Entries taken from a collection:
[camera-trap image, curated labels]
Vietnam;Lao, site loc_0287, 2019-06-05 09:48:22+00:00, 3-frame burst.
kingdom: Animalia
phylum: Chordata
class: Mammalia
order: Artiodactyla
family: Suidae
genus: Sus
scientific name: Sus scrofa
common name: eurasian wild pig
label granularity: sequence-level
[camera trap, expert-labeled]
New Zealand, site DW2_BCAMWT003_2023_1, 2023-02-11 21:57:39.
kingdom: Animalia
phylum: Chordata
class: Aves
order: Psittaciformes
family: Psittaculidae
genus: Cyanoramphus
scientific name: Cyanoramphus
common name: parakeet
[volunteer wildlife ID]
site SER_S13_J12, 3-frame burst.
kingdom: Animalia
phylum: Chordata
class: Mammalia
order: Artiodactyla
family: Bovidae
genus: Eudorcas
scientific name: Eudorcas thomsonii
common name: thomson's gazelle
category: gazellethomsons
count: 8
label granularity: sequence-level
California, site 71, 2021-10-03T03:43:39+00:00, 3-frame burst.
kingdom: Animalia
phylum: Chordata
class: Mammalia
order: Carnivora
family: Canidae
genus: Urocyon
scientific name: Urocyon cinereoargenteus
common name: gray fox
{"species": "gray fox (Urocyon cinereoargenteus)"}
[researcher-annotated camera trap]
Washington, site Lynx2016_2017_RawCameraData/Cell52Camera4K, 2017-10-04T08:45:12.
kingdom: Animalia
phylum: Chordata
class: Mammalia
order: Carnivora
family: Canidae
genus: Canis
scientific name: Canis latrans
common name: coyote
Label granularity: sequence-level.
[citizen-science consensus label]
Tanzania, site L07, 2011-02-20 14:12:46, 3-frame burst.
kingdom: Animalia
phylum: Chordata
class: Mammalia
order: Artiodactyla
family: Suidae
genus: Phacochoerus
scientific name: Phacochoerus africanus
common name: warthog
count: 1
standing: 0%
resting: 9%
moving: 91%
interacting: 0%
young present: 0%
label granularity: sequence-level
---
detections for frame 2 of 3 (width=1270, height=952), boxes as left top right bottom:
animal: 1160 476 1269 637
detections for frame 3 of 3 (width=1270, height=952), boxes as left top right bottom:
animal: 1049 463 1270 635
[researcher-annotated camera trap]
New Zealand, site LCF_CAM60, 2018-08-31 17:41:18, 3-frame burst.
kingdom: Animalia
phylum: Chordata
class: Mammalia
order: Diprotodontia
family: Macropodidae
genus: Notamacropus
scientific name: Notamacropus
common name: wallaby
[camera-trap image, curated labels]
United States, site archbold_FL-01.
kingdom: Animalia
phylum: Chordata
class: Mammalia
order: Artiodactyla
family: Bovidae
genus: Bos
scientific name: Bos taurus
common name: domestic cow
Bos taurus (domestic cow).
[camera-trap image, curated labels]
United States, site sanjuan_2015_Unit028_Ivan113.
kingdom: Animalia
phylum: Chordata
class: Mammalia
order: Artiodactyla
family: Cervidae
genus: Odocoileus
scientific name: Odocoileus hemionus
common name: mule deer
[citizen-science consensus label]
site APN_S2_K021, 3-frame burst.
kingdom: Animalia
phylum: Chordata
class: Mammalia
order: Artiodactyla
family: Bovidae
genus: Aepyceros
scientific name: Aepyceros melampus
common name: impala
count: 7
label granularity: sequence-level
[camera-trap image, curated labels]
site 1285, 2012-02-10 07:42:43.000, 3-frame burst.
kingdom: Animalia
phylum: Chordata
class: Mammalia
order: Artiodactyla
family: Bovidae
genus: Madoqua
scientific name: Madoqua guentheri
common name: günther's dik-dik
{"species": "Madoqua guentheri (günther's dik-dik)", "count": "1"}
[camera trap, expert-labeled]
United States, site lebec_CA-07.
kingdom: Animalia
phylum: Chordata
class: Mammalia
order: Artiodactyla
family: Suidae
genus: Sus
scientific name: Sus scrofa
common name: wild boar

(Work instruction): All of the data above should be transcribed exactly.

(Answer to this exercise):
[camera-trap image, curated labels]
Vietnam;Lao, site loc_0287, 2019-06-05 09:48:22+00:00, 3-frame burst.
kingdom: Animalia
phylum: Chordata
class: Mammalia
order: Artiodactyla
family: Suidae
genus: Sus
scientific name: Sus scrofa
common name: eurasian wild pig
label granularity: sequence-level
[camera trap, expert-labeled]
New Zealand, site DW2_BCAMWT003_2023_1, 2023-02-11 21:57:39.
kingdom: Animalia
phylum: Chordata
class: Aves
order: Psittaciformes
family: Psittaculidae
genus: Cyanoramphus
scientific name: Cyanoramphus
common name: parakeet
[volunteer wildlife ID]
site SER_S13_J12, 3-frame burst.
kingdom: Animalia
phylum: Chordata
class: Mammalia
order: Artiodactyla
family: Bovidae
genus: Eudorcas
scientific name: Eudorcas thomsonii
common name: thomson's gazelle
category: gazellethomsons
count: 8
label granularity: sequence-level
California, site 71, 2021-10-03T03:43:39+00:00, 3-frame burst.
kingdom: Animalia
phylum: Chordata
class: Mammalia
order: Carnivora
family: Canidae
genus: Urocyon
scientific name: Urocyon cinereoargenteus
common name: gray fox
{"species": "gray fox (Urocyon cinereoargenteus)"}
[researcher-annotated camera trap]
Washington, site Lynx2016_2017_RawCameraData/Cell52Camera4K, 2017-10-04T08:45:12.
kingdom: Animalia
phylum: Chordata
class: Mammalia
order: Carnivora
family: Canidae
genus: Canis
scientific name: Canis latrans
common name: coyote
Label granularity: sequence-level.
[citizen-science consensus label]
Tanzania, site L07, 2011-02-20 14:12:46, 3-frame burst.
kingdom: Animalia
phylum: Chordata
class: Mammalia
order: Artiodactyla
family: Suidae
genus: Phacochoerus
scientific name: Phacochoerus africanus
common name: warthog
count: 1
standing: 0%
resting: 9%
moving: 91%
interacting: 0%
young present: 0%
label granularity: sequence-level
---
detections for frame 2 of 3 (width=1270, height=952), boxes as left top right bottom:
animal: 1160 476 1269 637
detections for frame 3 of 3 (width=1270, height=952), boxes as left top right bottom:
animal: 1049 463 1270 635
[researcher-annotated camera trap]
New Zealand, site LCF_CAM60, 2018-08-31 17:41:18, 3-frame burst.
kingdom: Animalia
phylum: Chordata
class: Mammalia
order: Diprotodontia
family: Macropodidae
genus: Notamacropus
scientific name: Notamacropus
common name: wallaby
[camera-trap image, curated labels]
United States, site archbold_FL-01.
kingdom: Animalia
phylum: Chordata
class: Mammalia
order: Artiodactyla
family: Bovidae
genus: Bos
scientific name: Bos taurus
common name: domestic cow
Bos taurus (domestic cow).
[camera-trap image, curated labels]
United States, site sanjuan_2015_Unit028_Ivan113.
kingdom: Animalia
phylum: Chordata
class: Mammalia
order: Artiodactyla
family: Cervidae
genus: Odocoileus
scientific name: Odocoileus hemionus
common name: mule deer
[citizen-science consensus label]
site APN_S2_K021, 3-frame burst.
kingdom: Animalia
phylum: Chordata
class: Mammalia
order: Artiodactyla
family: Bovidae
genus: Aepyceros
scientific name: Aepyceros melampus
common name: impala
count: 7
label granularity: sequence-level
[camera-trap image, curated labels]
site 1285, 2012-02-10 07:42:43.000, 3-frame burst.
kingdom: Animalia
phylum: Chordata
class: Mammalia
order: Artiodactyla
family: Bovidae
genus: Madoqua
scientific name: Madoqua guentheri
common name: günther's dik-dik
{"species": "Madoqua guentheri (günther's dik-dik)", "count": "1"}
[camera trap, expert-labeled]
United States, site lebec_CA-07.
kingdom: Animalia
phylum: Chordata
class: Mammalia
order: Artiodactyla
family: Suidae
genus: Sus
scientific name: Sus scrofa
common name: wild boar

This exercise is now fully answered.